NETHACK is among the most demanding testbeds in modern reinforcement-learning research: a partially observed, procedurally generated environment with a 121-way discrete action space, a sparse and heavy-tailed reward signal, and a state space large enough that near-zero overlap exists between any two episodes. We present a curriculum-and-consensus approach to the problem. We pretrain thirteen recurrent actor-critic experts, each on a handcrafted difficulty ladder of MINIHACK tasks that isolates a single competence (navigation, melee combat, item use, exploration, multi-room traversal, staircase descent, prayer, and so on), and we propose a Hierarchical Options Mixture-of- Experts (HO-MoE) consensus model that composes a subset of the trained experts into a single policy on the full NetHackScore-v0 environment. The consensus fuses K = 8 frozen experts through a learned option router, a set of per-expert feature adapters, and a state-dependent mixing coefficient λt that trades off an independently trained consensus head against the router-weighted expert mixture.

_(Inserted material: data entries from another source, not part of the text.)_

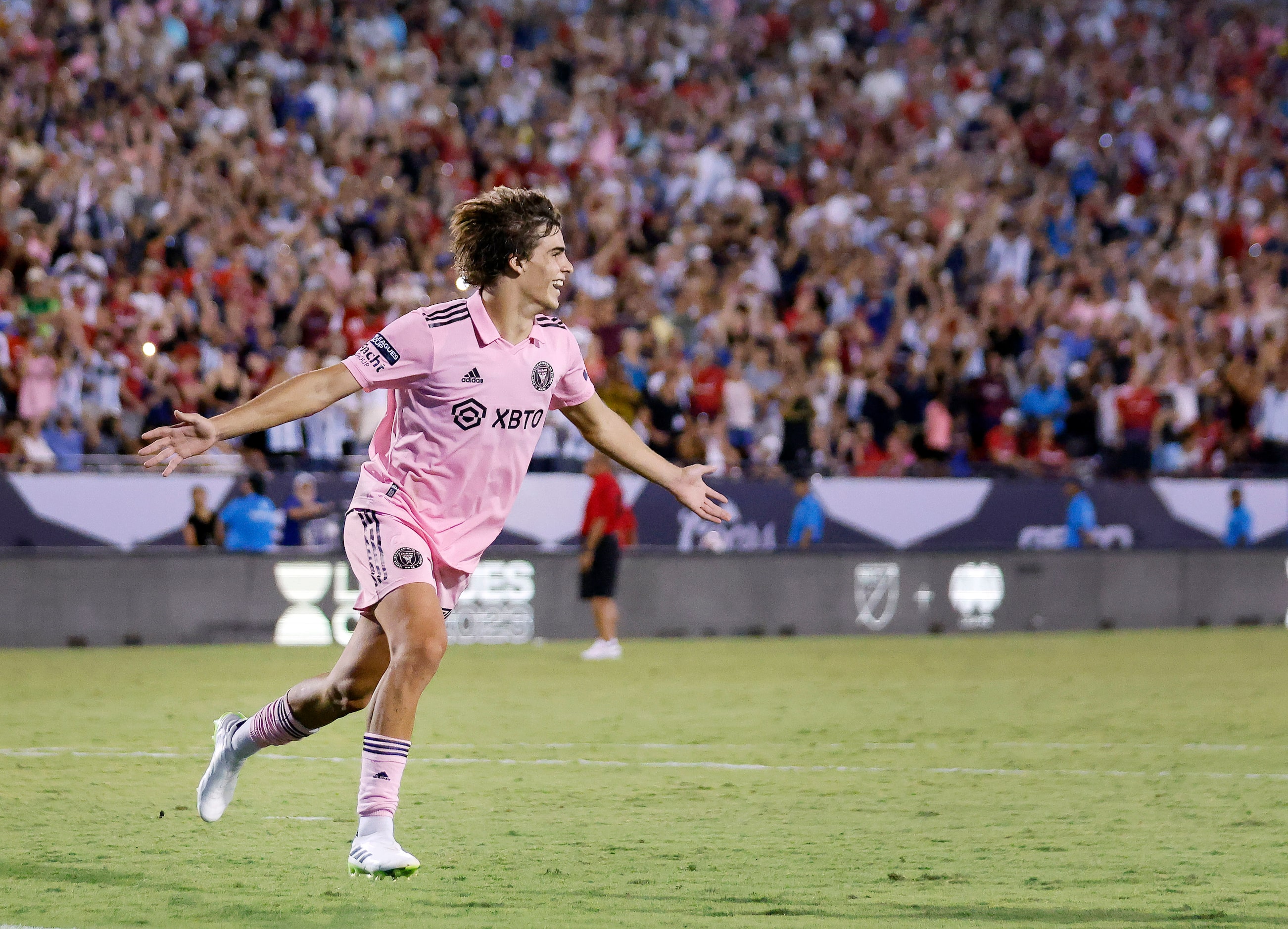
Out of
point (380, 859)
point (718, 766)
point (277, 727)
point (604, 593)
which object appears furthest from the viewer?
point (604, 593)

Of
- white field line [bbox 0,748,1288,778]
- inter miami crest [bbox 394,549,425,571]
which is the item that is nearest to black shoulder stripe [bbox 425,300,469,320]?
inter miami crest [bbox 394,549,425,571]

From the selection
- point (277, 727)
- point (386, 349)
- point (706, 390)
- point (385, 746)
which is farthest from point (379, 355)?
point (706, 390)

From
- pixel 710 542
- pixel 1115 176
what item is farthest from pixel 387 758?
pixel 1115 176

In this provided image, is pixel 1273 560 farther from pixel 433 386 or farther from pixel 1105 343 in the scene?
pixel 433 386

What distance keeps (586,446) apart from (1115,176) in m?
12.2

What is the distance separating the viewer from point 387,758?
20.8 feet

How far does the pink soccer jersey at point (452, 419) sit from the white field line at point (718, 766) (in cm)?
346

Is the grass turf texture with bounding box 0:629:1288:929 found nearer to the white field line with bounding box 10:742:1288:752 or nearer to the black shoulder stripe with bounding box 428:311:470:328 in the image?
the white field line with bounding box 10:742:1288:752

We identify catastrophic forgetting as the dominant failure mode of a naive sequential curriculum, and we introduce a scheduler that mixes previously-mastered levels into the live training distribution with a tunable review probability, demotes the frontier when a mastered level regresses, and advances on a bounded-time fallback when mastery stalls. We treat training throughout as a synchronous onpolicy problem and learn both experts and consensus with Proximal Policy Optimization (Schulman et al., 2017) and Generalized Advantage Estimation (Schulman et al., 2016), matching the recent PPO-based NLE baselines (Hambro et al., 2022b; Petrenko et al., 2020). Our consensus loss combines the standard policy-gradient, value, and action-entropy terms of PPO with a router-z stabilizer (Zoph et al., 2022) and an option-stickiness loss that pulls the router toward temporal commitment. We report expert success rates per curriculum level, consensus reward trajectories on NetHackScore-v0, and a post-training analysis of the option-router posterior and the statedependent mixing coefficient on the final trained model.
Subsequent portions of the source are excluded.